Most of us had to fight through competitive high school environments to make it to the top and get accepted into Vandy. Unfortunately, I think a lot of us started this year with the same mentality, forcing ourselves to join what we considered the most prestigious clubs, or go through with the pre-med plan. However, I’ve noticed a substantial change is many first-years from the beginning of first semester to now. Many have chosen to do away with activities and classes that were unfulfilling, boring or caused an unreasonable amount of stress and were an arguably tortuous experience.
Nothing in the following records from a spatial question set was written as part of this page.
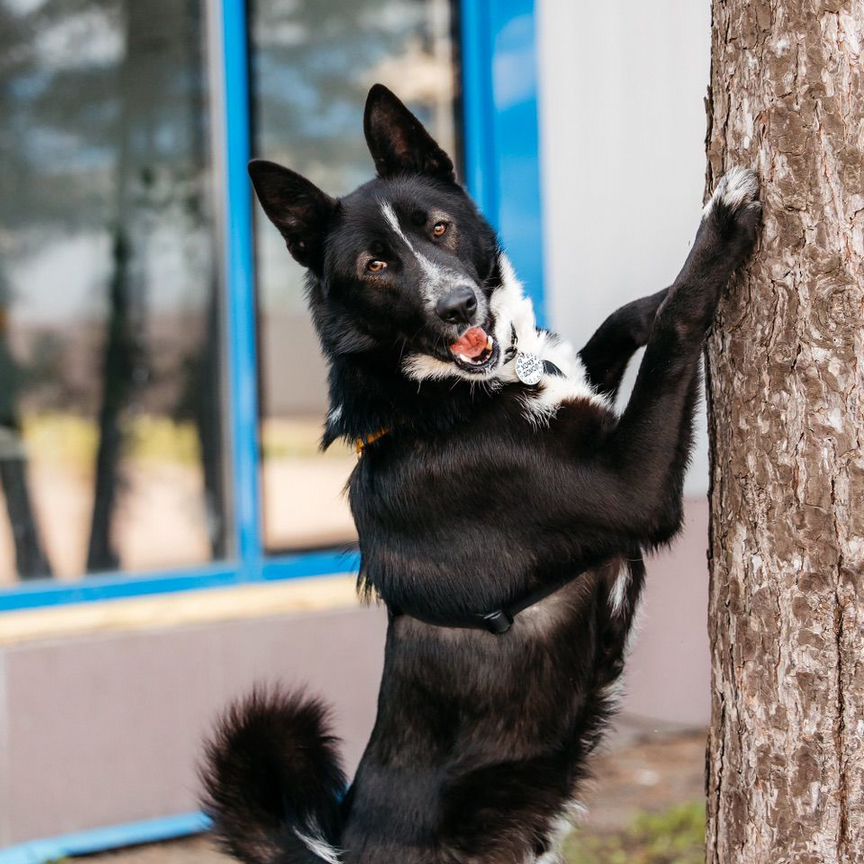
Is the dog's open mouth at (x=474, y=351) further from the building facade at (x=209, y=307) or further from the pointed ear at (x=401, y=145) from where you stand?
the building facade at (x=209, y=307)

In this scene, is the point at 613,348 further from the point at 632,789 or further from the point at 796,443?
the point at 632,789

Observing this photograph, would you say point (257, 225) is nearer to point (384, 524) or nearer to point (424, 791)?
point (384, 524)

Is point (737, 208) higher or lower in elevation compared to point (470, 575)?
higher

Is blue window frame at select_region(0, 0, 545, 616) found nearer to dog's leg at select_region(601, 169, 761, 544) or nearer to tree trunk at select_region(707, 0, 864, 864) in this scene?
dog's leg at select_region(601, 169, 761, 544)

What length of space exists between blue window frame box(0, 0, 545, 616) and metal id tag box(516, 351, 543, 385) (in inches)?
69.5

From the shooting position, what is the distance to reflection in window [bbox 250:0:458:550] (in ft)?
13.3

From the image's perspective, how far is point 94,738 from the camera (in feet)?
11.7

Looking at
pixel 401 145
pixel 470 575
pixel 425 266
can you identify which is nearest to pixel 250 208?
pixel 401 145

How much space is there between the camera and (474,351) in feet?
7.00

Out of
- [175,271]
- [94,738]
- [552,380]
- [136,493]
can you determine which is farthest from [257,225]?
[552,380]

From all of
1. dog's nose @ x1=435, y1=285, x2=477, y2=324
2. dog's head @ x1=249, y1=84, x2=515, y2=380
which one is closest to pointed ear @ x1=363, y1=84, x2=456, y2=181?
dog's head @ x1=249, y1=84, x2=515, y2=380

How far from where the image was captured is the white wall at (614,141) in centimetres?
418

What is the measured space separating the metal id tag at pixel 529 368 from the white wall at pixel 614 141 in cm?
209

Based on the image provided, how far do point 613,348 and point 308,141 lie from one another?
7.35 ft
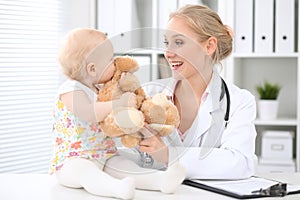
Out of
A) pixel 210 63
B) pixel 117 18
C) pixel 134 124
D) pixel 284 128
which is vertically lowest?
pixel 284 128

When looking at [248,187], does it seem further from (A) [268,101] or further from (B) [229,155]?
(A) [268,101]

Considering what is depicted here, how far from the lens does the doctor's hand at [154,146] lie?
137cm

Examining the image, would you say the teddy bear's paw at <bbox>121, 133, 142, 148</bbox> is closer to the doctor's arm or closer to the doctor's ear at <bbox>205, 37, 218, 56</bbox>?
the doctor's arm

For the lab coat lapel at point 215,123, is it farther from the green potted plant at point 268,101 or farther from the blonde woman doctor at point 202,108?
the green potted plant at point 268,101

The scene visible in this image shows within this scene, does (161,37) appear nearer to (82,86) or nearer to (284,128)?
(82,86)

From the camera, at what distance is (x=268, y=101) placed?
310 cm

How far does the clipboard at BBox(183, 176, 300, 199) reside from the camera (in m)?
1.38

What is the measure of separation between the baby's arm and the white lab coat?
3.7 inches

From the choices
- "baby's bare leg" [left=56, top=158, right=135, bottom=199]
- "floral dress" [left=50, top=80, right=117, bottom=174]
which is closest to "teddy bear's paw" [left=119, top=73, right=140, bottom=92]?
"floral dress" [left=50, top=80, right=117, bottom=174]

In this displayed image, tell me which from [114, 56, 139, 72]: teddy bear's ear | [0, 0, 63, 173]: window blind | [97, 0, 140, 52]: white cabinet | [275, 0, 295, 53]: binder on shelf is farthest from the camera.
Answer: [97, 0, 140, 52]: white cabinet

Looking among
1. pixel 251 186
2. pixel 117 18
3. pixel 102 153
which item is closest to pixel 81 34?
pixel 102 153

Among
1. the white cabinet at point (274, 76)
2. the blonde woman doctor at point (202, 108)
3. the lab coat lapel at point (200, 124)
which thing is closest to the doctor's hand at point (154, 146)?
the blonde woman doctor at point (202, 108)

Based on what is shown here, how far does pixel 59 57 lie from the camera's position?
1.43 metres

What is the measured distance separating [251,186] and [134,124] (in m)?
0.42
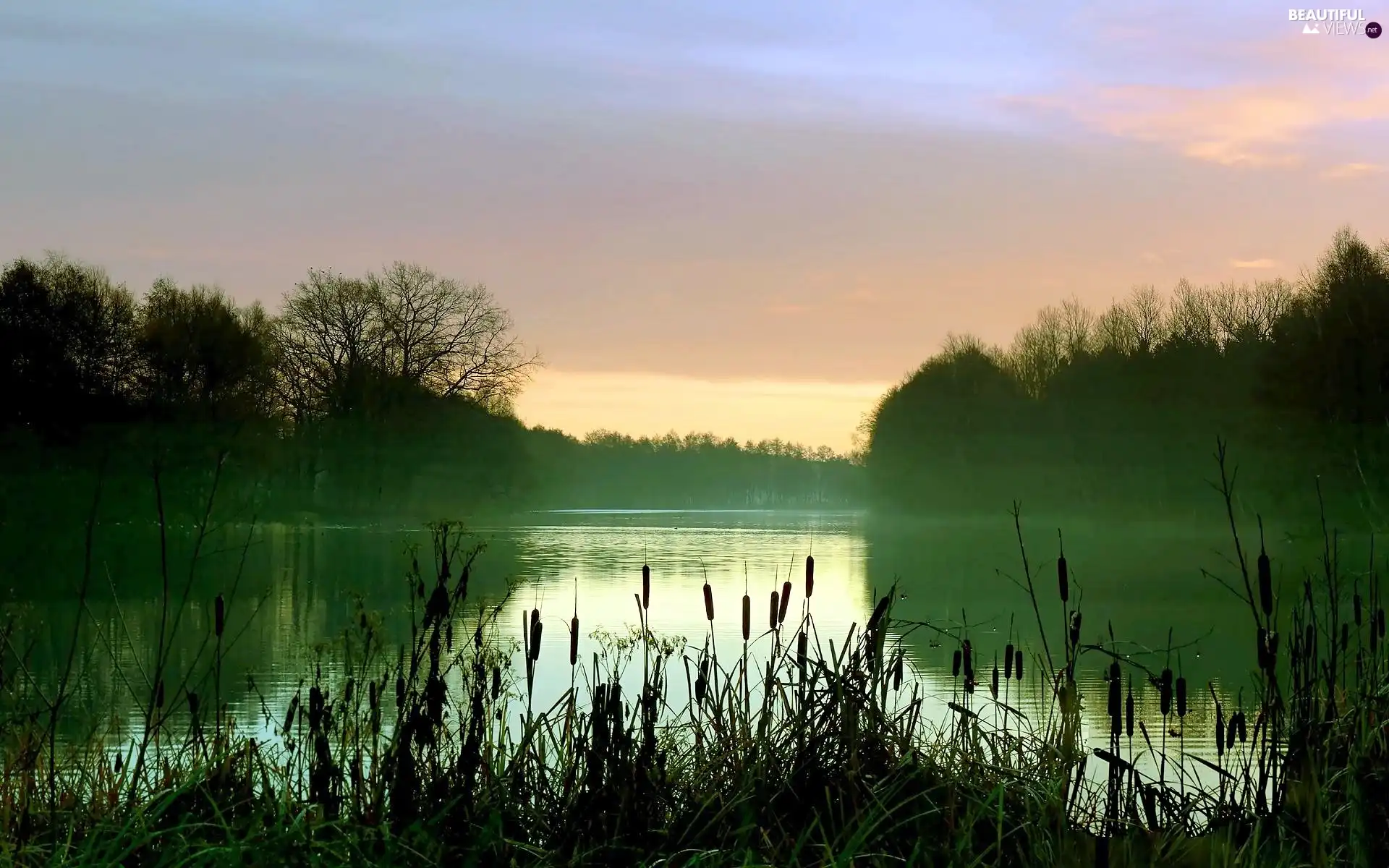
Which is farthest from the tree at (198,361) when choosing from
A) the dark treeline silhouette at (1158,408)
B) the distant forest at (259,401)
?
the dark treeline silhouette at (1158,408)

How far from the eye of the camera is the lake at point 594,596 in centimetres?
810

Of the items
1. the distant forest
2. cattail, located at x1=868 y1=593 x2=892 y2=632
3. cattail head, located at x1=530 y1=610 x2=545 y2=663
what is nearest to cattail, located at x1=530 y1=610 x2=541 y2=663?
cattail head, located at x1=530 y1=610 x2=545 y2=663

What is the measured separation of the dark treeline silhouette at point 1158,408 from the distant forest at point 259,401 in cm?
1874

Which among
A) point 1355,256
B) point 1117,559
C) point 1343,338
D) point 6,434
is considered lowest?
point 1117,559

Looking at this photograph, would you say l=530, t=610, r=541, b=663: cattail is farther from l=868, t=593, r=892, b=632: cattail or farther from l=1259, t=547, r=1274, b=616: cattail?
l=1259, t=547, r=1274, b=616: cattail

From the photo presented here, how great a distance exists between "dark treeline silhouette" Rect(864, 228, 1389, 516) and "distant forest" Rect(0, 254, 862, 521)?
18.7 metres

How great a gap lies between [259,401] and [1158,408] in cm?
2673

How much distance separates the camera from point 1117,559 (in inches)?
1180

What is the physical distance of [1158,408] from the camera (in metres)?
41.2

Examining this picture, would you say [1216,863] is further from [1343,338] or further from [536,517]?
[536,517]

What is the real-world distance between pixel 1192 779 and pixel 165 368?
27.4 m

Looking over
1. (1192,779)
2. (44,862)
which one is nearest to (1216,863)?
(1192,779)

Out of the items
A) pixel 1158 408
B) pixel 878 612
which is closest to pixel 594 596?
pixel 878 612

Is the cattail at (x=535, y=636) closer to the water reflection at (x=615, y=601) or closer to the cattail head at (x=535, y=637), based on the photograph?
the cattail head at (x=535, y=637)
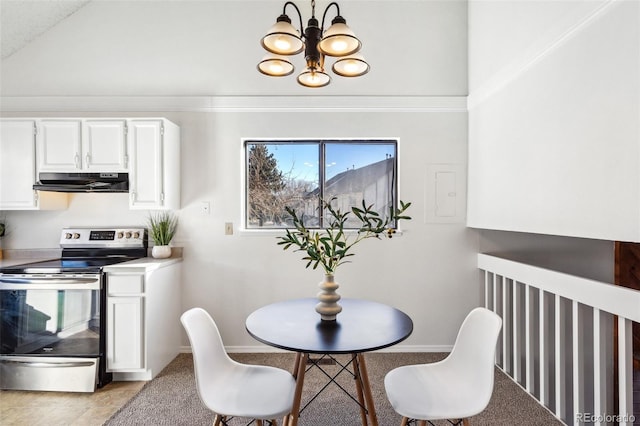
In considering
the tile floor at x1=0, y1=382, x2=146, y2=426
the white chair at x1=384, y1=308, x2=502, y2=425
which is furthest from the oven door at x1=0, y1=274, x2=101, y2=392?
the white chair at x1=384, y1=308, x2=502, y2=425

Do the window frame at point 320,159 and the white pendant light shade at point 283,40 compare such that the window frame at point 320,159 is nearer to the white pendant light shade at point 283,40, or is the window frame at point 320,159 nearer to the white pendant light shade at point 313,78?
the white pendant light shade at point 313,78

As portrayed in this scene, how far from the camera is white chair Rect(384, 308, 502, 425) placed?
145 cm

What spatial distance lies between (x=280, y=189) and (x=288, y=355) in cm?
157

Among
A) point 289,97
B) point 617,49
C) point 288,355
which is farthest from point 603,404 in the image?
point 289,97

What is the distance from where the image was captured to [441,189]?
3178mm

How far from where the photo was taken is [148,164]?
286 cm

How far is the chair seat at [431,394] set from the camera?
144cm

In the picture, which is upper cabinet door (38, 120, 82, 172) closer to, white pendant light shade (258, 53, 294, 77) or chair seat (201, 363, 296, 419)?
white pendant light shade (258, 53, 294, 77)

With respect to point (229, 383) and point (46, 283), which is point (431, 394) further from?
point (46, 283)

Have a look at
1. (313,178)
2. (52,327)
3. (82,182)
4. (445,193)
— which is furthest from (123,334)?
(445,193)

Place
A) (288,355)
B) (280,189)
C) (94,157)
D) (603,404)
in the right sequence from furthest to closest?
(280,189), (288,355), (94,157), (603,404)

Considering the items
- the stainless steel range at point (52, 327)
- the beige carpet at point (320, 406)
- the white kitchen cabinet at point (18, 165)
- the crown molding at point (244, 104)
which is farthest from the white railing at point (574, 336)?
the white kitchen cabinet at point (18, 165)

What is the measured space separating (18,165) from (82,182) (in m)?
0.57

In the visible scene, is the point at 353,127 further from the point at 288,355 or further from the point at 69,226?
the point at 69,226
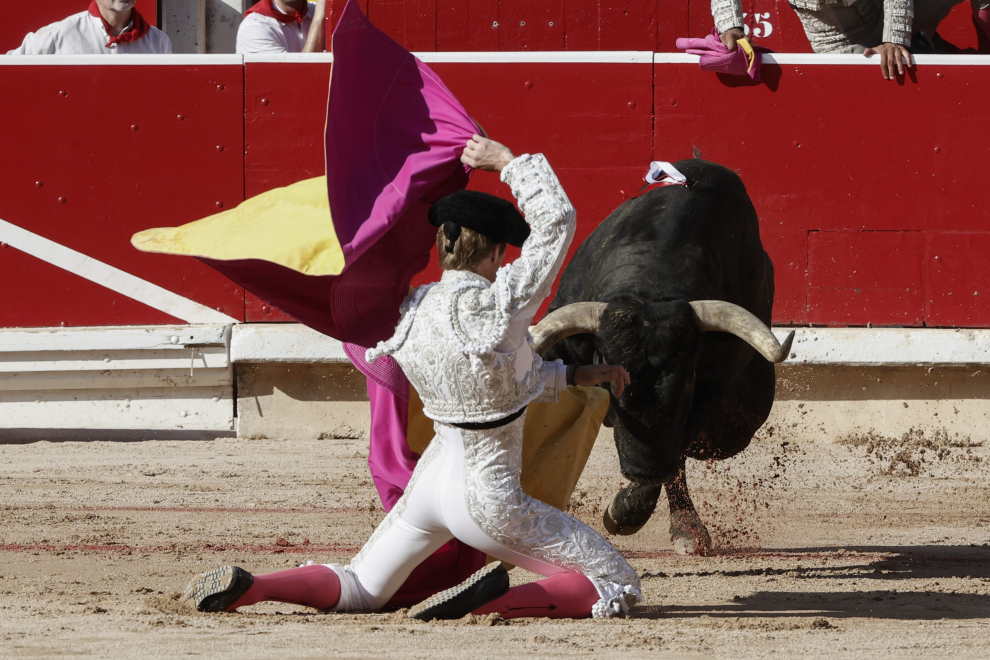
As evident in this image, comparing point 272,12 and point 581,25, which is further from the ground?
point 272,12

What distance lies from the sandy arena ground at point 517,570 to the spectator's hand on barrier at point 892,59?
174 centimetres

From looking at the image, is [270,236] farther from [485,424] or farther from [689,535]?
[689,535]

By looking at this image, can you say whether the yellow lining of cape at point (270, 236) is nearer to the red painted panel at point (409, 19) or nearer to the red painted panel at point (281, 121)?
the red painted panel at point (281, 121)

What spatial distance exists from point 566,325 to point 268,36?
10.9 ft

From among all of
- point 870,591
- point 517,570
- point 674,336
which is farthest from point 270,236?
point 870,591

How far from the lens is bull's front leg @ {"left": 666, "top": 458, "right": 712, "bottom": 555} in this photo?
4027mm

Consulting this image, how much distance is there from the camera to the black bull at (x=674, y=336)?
344 cm

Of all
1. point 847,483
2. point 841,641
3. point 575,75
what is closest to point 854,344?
point 847,483

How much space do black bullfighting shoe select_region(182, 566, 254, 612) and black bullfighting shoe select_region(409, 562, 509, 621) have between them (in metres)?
0.40

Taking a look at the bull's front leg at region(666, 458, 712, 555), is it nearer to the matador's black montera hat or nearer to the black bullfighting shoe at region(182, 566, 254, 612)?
the matador's black montera hat

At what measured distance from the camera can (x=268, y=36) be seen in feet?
20.7

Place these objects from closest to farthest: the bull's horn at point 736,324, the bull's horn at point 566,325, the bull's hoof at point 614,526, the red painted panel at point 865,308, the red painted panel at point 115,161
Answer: the bull's horn at point 736,324 < the bull's horn at point 566,325 < the bull's hoof at point 614,526 < the red painted panel at point 115,161 < the red painted panel at point 865,308

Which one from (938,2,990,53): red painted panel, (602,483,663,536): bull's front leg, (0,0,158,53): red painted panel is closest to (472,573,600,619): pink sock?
(602,483,663,536): bull's front leg

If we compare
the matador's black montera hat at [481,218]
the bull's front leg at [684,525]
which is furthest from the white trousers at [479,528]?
the bull's front leg at [684,525]
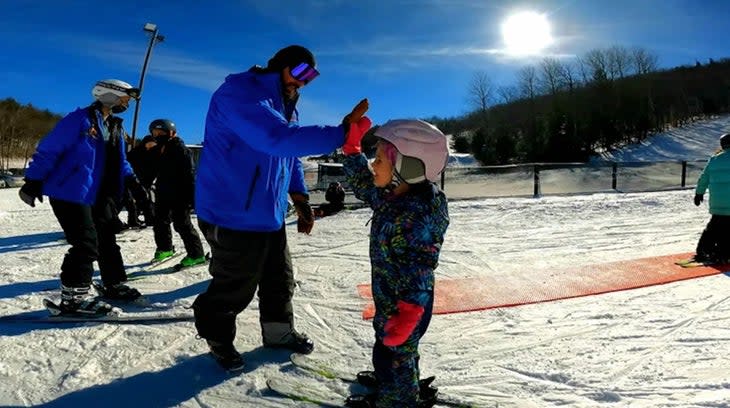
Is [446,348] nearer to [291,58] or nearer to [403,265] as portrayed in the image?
[403,265]

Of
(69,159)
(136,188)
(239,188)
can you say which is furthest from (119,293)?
(239,188)

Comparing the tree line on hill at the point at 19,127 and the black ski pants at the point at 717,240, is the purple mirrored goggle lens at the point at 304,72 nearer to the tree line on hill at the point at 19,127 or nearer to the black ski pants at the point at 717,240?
the black ski pants at the point at 717,240

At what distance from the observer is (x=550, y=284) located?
4.93m

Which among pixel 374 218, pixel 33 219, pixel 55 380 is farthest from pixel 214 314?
pixel 33 219

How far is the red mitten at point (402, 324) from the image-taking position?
80.2 inches

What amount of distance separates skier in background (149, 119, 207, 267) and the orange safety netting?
7.25ft

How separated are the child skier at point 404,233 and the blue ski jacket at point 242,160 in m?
0.50

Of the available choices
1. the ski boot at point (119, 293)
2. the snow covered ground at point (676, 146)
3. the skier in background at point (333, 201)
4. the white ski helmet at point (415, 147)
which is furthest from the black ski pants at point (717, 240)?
the snow covered ground at point (676, 146)

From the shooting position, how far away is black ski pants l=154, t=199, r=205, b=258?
5832 mm

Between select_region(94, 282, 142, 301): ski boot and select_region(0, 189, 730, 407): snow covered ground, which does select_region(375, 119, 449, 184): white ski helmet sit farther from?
select_region(94, 282, 142, 301): ski boot

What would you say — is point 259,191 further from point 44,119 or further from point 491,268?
point 44,119

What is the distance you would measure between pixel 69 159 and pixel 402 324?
2.92 m

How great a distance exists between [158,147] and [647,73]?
168ft

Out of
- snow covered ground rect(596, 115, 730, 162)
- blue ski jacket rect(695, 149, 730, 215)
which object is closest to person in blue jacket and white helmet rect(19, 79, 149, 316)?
blue ski jacket rect(695, 149, 730, 215)
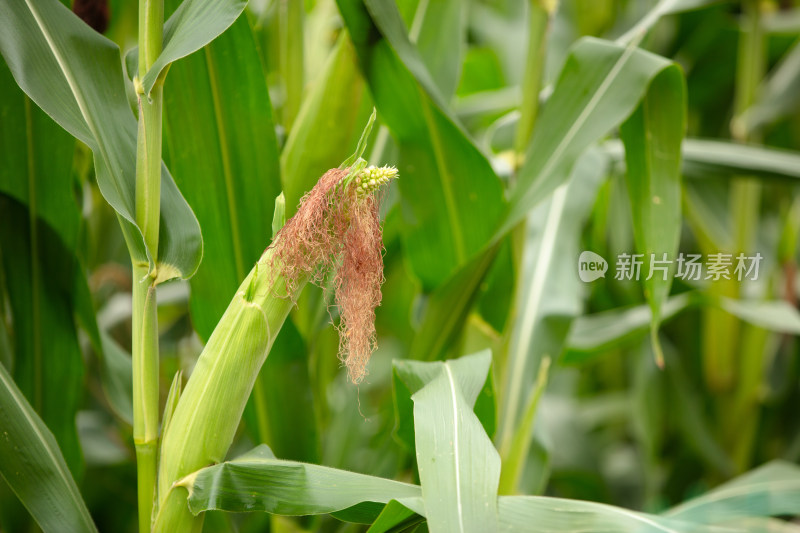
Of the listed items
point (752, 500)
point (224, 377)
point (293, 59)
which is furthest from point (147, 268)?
point (752, 500)

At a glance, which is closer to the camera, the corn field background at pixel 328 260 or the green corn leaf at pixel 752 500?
the corn field background at pixel 328 260

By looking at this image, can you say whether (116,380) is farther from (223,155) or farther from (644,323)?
(644,323)

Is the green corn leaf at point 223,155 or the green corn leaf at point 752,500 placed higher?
the green corn leaf at point 223,155

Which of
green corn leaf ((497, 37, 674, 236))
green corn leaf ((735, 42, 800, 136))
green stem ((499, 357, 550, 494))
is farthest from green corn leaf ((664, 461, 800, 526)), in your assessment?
green corn leaf ((735, 42, 800, 136))

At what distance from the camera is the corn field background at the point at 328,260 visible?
37cm

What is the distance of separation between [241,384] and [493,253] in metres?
0.25

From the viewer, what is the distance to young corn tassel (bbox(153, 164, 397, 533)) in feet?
1.15

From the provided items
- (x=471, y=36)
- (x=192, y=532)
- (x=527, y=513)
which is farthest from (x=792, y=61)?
(x=192, y=532)

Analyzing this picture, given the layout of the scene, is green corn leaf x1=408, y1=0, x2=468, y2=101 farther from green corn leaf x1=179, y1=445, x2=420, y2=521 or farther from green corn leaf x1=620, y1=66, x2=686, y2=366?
green corn leaf x1=179, y1=445, x2=420, y2=521

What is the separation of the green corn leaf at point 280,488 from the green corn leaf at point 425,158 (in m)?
0.22

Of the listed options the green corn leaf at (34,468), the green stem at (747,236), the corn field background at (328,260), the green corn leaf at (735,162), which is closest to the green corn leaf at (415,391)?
the corn field background at (328,260)

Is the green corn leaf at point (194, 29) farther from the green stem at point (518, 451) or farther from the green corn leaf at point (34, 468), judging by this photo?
the green stem at point (518, 451)

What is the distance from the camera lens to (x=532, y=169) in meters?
0.52

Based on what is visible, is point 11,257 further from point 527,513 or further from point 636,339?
point 636,339
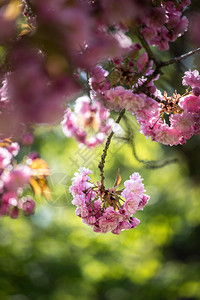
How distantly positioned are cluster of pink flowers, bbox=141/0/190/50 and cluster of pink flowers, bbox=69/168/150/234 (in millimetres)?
415

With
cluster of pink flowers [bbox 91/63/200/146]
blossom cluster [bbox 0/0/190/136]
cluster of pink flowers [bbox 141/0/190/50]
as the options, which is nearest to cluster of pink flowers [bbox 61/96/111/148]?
cluster of pink flowers [bbox 91/63/200/146]

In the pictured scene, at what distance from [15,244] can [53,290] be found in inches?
31.8

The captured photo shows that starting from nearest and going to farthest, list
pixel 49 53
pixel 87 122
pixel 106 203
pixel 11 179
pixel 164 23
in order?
1. pixel 49 53
2. pixel 164 23
3. pixel 106 203
4. pixel 11 179
5. pixel 87 122

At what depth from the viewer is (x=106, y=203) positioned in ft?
3.46

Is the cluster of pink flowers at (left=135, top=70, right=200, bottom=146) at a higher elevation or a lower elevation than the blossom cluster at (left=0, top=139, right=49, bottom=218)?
higher

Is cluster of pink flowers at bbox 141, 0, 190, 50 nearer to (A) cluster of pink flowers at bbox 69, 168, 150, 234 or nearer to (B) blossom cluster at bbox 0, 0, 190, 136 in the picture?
(B) blossom cluster at bbox 0, 0, 190, 136

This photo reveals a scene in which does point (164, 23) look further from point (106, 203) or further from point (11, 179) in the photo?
point (11, 179)

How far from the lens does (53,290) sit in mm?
4699

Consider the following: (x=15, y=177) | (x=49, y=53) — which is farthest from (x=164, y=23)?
(x=15, y=177)

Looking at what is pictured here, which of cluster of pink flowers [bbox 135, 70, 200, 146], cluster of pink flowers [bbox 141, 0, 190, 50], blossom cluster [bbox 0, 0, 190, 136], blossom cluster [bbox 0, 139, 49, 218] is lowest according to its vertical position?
blossom cluster [bbox 0, 139, 49, 218]

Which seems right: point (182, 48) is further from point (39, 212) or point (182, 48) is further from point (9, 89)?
point (39, 212)

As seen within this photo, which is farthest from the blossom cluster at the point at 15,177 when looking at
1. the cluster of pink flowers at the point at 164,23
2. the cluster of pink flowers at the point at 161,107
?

What I admire most about these first-years who have decided to make this transition from pursuing what they “should,” to what they really want to, is the courage it takes to make these decisions. With peer pressure, parent pressure and societal pressure to excel in a certain way to be “successful,” veering off the accepted path is scary. That’s why I’ve been so encouraged and inspired by those who have decided to leave the pre-med track (or science altogether) even though it’s been their dream to be a doctor since they were five because it simply wasn’t right for them. One of my friends switched from being a philosophy major to becoming a computer science major because she thought it’d be fun and was always something she wanted to pursue but didn’t have a chance to. Others have discovered that HOD is a better fit for their interests and goals than econ.
Knowing that you’re pursuing something you’re not the most suited for and taking a step to change that are two different things; there often seems to be a great chasm between realizing you’re not living the way you want and actually taking the steps to right that. To make things worse, making authentic decisions are often met with resistance and words of caution from others. I love seeing first-years who, despite all the pressure to conform to a path that they “should” take, choose to step out into the unknown and embrace what they truly love.
Stepping away from any plan can be difficult. As a first-year, there is already so much uncertainty and change. Choosing to step away from a concrete academic plan is a bold move that should be met with encouragement from others, not judgement. I think we tend to underestimate and underappreciate that tremendous amount of courage it takes to be truthful to who you are and your interests. I’m encouraged by those who have chosen to forge a new path that is right for them despite the uncertainty, fear and disappointment such a decision often brings. I hope we can all learn to encourage each other in our individual journeys to make authentic decisions instead of judging each other.